My ex and I have taken the definition of a toxic relationship to a whole other level. I can’t stand the guy, but for some reason, I can’t leave him alone. He seems to feel the same way because we end up arguing and swearing that we’re never going to meet again every time we’re together. A week later, we’re back to the same cycle. Most of our friends think that we broke up a long time ago, and we haven’t spoken to each other, but we’ve been secretly seeing each other for years.
We were the perfect couple when we started dating. It was like a fantasy come true. James did everything right. I felt so secure and loved around him. The more time we spent together, the more I fell for him and we became inseparable. We were that couple that always went everywhere together. That was probably the root of our issues in the relationship. We became too dependent on each other so whenever we weren’t together, we would get jealous and insecure.
“What did you do today?” I asked.
“I went to work, then to the gym.”
“Gym? Who was at the gym?”
“I don’t know… the usual people who are there.”
“Did you see any women?”
“Yeah, there were women.”
“Why were you looking at them?”
“I wasn’t looking at them. They were just at the gym.”
Such conversations would turn into an argument and we’d end up texting back and forth the whole night. In the morning, we would call each other to apologise and say how much we loved each other.

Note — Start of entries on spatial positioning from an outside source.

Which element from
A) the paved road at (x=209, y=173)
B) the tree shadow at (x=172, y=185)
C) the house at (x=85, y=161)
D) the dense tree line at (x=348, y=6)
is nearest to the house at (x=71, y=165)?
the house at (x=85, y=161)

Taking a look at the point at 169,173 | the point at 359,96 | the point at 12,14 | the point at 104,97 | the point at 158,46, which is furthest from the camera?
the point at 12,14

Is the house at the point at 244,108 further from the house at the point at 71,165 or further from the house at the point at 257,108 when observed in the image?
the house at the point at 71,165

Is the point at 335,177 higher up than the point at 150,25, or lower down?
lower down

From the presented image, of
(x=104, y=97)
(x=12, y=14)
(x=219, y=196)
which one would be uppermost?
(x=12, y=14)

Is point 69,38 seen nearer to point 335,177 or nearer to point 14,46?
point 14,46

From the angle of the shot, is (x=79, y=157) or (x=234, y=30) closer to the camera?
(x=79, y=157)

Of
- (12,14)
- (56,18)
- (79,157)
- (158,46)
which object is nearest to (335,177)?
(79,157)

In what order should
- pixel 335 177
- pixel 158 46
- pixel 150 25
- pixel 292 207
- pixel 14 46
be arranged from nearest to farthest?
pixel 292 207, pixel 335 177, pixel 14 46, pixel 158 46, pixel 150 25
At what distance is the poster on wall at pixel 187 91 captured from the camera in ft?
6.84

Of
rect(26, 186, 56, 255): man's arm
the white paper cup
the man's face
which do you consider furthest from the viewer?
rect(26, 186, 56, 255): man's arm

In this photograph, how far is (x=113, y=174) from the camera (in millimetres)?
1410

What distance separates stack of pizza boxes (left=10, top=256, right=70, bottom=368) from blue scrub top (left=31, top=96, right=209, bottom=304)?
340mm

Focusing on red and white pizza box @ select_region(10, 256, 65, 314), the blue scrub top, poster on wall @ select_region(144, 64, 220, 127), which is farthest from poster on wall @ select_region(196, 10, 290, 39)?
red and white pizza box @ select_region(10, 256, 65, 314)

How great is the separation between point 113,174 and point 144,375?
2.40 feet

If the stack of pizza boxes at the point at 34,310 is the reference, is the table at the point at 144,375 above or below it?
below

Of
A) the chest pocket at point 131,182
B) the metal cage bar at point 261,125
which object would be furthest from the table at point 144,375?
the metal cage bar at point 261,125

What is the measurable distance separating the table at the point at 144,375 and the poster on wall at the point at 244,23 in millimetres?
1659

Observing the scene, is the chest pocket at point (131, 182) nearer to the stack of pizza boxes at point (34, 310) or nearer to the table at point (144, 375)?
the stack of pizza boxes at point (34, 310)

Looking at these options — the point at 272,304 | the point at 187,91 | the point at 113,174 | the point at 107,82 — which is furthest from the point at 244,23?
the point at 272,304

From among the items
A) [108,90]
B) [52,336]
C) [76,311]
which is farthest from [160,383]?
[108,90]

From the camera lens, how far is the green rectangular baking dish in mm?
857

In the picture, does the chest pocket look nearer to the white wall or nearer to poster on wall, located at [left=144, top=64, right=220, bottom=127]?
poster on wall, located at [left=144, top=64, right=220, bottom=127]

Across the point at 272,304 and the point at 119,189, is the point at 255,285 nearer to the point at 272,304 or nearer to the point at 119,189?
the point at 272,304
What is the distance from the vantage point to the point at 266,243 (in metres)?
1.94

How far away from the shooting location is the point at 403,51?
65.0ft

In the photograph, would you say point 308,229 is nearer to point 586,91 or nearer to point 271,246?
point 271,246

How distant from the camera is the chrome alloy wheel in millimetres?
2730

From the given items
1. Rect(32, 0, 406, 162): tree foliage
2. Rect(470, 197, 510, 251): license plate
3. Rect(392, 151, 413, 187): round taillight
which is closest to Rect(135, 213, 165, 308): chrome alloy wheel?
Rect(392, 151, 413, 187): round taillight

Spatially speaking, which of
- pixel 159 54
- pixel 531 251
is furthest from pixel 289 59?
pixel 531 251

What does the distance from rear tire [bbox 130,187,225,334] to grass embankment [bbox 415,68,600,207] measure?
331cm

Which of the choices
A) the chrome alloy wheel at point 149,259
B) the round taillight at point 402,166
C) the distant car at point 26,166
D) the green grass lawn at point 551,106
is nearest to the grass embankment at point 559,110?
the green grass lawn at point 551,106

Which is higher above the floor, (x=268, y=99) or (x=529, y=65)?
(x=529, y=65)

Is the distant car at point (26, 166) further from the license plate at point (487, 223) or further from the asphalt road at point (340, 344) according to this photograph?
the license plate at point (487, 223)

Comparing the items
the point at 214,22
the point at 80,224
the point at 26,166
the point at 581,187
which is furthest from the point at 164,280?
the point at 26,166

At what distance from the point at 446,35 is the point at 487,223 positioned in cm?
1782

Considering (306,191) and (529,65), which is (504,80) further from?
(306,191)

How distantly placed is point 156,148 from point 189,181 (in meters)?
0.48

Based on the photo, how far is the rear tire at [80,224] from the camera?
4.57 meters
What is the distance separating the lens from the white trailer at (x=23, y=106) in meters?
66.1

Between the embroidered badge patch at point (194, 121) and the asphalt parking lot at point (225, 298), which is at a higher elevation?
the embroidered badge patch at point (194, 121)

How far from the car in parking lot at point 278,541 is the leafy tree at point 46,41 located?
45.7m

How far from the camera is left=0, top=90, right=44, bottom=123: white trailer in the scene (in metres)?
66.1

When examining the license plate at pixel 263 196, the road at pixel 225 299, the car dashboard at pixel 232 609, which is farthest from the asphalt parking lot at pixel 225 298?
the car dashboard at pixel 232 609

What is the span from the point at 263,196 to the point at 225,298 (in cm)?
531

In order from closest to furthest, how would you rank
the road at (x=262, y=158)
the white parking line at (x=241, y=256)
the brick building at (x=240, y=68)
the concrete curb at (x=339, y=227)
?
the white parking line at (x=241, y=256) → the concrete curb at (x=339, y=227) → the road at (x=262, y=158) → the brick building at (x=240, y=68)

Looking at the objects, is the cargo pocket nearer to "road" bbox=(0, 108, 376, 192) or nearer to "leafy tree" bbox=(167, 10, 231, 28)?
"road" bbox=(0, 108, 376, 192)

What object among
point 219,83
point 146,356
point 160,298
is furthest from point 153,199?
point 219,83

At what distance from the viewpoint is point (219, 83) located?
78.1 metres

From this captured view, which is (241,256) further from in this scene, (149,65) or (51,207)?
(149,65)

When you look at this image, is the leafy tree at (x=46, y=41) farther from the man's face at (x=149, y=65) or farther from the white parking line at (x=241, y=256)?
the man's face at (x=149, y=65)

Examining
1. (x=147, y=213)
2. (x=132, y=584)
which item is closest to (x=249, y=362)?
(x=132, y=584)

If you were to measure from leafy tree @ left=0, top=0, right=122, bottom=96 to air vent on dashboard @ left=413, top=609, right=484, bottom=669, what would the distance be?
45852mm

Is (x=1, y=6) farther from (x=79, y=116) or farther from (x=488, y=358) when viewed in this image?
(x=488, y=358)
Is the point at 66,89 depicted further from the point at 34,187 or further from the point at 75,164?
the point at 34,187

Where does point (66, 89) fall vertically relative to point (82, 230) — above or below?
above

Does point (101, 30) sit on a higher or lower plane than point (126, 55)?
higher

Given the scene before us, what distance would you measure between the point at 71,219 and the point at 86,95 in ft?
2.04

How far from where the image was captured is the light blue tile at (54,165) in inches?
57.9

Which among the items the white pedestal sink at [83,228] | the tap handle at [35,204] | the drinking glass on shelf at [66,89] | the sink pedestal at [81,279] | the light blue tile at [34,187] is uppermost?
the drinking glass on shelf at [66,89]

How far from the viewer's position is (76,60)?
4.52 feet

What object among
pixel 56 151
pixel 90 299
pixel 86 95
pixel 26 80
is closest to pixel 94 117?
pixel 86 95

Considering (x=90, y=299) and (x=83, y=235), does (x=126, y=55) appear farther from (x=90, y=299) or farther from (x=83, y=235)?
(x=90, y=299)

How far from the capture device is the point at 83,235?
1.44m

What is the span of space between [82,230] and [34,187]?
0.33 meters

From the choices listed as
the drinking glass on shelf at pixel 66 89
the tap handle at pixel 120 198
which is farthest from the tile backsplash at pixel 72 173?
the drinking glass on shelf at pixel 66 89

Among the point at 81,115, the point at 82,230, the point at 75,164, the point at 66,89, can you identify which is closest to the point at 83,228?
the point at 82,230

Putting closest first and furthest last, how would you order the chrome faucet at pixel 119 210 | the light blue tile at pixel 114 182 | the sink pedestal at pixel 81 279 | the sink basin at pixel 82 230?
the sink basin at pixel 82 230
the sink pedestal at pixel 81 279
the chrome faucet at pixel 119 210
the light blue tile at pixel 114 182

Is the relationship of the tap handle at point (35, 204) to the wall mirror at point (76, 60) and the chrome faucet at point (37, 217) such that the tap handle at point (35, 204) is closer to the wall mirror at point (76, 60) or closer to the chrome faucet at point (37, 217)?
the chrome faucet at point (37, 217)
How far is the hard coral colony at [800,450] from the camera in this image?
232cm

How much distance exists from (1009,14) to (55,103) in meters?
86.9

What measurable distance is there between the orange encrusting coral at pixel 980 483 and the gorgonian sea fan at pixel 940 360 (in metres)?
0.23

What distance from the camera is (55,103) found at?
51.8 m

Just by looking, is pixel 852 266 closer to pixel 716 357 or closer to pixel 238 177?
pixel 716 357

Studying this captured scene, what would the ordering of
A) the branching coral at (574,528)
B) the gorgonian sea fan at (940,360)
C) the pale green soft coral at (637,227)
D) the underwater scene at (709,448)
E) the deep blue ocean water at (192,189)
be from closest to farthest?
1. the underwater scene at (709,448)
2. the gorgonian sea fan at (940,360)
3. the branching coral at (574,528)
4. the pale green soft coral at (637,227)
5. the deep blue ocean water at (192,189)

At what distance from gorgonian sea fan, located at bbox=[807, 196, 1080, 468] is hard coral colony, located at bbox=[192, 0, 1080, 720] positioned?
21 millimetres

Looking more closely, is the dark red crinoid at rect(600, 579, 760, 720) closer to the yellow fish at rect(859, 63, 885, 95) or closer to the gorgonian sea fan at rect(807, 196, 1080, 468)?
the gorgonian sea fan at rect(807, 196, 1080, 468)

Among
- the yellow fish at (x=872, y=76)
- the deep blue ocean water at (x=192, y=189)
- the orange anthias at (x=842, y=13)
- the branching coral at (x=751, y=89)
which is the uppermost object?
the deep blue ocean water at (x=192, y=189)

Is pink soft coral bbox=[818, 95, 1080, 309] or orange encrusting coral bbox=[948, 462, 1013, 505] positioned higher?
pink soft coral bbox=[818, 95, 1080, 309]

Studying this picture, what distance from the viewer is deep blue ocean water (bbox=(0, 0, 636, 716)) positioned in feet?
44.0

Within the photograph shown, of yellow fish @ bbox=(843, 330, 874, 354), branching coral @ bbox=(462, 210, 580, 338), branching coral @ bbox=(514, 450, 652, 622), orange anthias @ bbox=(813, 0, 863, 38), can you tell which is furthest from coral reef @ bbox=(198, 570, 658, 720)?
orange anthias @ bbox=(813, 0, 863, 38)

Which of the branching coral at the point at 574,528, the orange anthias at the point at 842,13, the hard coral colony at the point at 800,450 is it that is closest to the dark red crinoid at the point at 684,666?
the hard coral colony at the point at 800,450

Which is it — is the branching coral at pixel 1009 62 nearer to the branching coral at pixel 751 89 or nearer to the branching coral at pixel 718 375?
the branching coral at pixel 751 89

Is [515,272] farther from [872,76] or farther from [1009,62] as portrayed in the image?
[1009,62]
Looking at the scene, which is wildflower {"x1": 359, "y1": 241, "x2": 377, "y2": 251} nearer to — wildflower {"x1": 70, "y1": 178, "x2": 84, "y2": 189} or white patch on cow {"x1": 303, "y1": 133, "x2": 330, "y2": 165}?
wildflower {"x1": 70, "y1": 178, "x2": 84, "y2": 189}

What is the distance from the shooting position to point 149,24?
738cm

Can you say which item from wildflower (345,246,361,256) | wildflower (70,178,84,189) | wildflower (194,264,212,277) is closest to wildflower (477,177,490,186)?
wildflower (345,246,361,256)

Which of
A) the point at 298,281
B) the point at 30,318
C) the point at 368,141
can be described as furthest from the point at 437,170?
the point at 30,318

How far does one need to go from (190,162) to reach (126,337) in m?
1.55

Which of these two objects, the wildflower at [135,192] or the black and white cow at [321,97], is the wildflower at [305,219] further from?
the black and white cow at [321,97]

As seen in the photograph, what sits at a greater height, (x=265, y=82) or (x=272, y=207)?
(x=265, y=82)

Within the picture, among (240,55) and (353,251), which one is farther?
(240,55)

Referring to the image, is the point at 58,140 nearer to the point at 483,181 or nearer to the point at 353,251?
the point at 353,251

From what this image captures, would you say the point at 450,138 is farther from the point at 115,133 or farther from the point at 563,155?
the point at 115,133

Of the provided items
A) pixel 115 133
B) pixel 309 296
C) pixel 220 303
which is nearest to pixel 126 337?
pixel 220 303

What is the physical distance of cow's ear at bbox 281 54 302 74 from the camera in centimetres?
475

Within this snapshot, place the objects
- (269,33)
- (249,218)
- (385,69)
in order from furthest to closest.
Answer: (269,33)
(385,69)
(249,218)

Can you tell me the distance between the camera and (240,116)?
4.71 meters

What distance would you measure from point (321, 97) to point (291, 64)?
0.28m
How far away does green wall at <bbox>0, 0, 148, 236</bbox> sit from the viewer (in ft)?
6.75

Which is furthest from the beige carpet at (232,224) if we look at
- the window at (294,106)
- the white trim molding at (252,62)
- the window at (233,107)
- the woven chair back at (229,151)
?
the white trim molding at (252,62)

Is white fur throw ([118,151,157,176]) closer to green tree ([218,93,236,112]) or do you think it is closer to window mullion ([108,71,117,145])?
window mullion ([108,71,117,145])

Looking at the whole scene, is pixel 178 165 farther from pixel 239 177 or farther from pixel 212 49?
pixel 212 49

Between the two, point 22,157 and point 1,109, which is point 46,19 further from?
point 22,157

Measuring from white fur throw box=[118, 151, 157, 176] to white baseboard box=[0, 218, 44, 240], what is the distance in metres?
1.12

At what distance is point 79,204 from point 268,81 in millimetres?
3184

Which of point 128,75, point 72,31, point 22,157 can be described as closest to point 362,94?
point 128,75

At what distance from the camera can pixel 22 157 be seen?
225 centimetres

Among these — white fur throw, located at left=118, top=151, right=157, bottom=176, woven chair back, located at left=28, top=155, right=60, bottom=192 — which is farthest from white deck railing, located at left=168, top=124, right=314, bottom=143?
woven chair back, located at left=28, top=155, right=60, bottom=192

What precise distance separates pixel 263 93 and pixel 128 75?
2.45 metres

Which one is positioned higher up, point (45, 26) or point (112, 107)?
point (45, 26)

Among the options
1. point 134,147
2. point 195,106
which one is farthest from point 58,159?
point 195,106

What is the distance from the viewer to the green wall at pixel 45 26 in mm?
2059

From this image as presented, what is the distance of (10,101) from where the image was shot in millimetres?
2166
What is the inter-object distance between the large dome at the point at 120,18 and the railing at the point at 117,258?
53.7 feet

Sometimes, we would have explosive fights in front of our friends and they would think we were going to break up only for us to show up together a few days later. After many such fights, our friends finally had enough and staged an intervention.
“Your relationship isn’t healthy.” Kate, my best friend, said.
“How do you know?”
“You’re always fighting.”
“We fight because we love and care for each other.”
“Is that what he told you?”
“You can’t understand.”
“I don’t want to understand. You’d better break up before it’s too late.”
Our friends threatened to cut us off if we continued seeing each other, so we started doing it secretly. At first, I was worried that the relationship wouldn’t last long if we weren’t together in public but things were better than ever. We fought less and James became more romantic. He would cook for me, decorate the apartment with flowers and candles and we would have the best nights at his place.
Nonetheless, we had to keep things undercover because our friends didn’t want us together. Keeping things a secret was thrilling by itself. That was probably the reason we argued less. We loved hanging out with our friends separately, then going back home together.
“Are you coming over tonight?” James texted me while sitting across from me at our friend’s place.
“Of course. What time are you going back?”
“Around 8.”
“Okay. I’ll come right after.”
We’ve almost been caught sneaking around a couple of times. The first time, Kate saw a notification from James and questioned whether we were still seeing each other.
“Definitely not. He just messages me once in a while to ask me to get back together with him.” I explained.
“You better not. That man is no good for you. Look how happy you are now.” Kate cautioned me.
The other time we almost got caught was when his friends came over to his house unexpectedly. It was common for them, especially James’ younger brother, David, to come to his place. He knew that we had broken up so if he found me at his place, he would have been surprised. I had to stay in his bedroom the whole day until they left. It was one of the longest days in my life. From then, I only went to see him secretly in the evening when he didn’t have unexpected guests.
While it’s been a thrilling experience seeing my ex secretly, it has gone on for too long now. It has been over seven years. Yes, seven years have gone by with a man that I can’t even call my boyfriend. We have tried to move on several times but we always come back to each other.
We have recently reconnected after nearly a year of being apart. I was hoping that James would be ready to settle down but he doesn’t seem like he wants to. He simply wants to have fun with no strings attached.
“We’re both in our 30s now and we need to start thinking of the future,” I said to him, trying to persuade him.
“We do but I’m busy right now with my career.”
“How long will you be busy? Your career won’t give you a family.”
“I want to start a family but I need to plan.”
It seems like he had every excuse not to be in a relationship with me. The worst part was when he revealed that he was in a relationship during the one year that we were apart and that he wanted to settle down with her.
“The only reason we broke up was because of her baby daddy,” he said.
“Baby daddy? She had a child.”
“Yes, she had one child and a successful business,” he added.
Finding out he was in a relationship with a woman who had a child, yet I was child-free, and he didn’t want a relationship with me was like a punch in the gut. It made me question my worth as a woman.
Despite the issues I have with him, I’m still with him. I see him a few times every month. I still don’t understand why I can’t leave him. Every time I tell myself that I won’t see him or talk to him again, I end up going to his place as soon as he asks me to.
I’m worried because I’m really attached to him and I haven’t been able to have a connection with anyone else. I can’t continue seeing him secretly but he doesn’t seem keen on having a serious relationship with me. I’m simply the girl he sees secretly and I don’t know when it will change.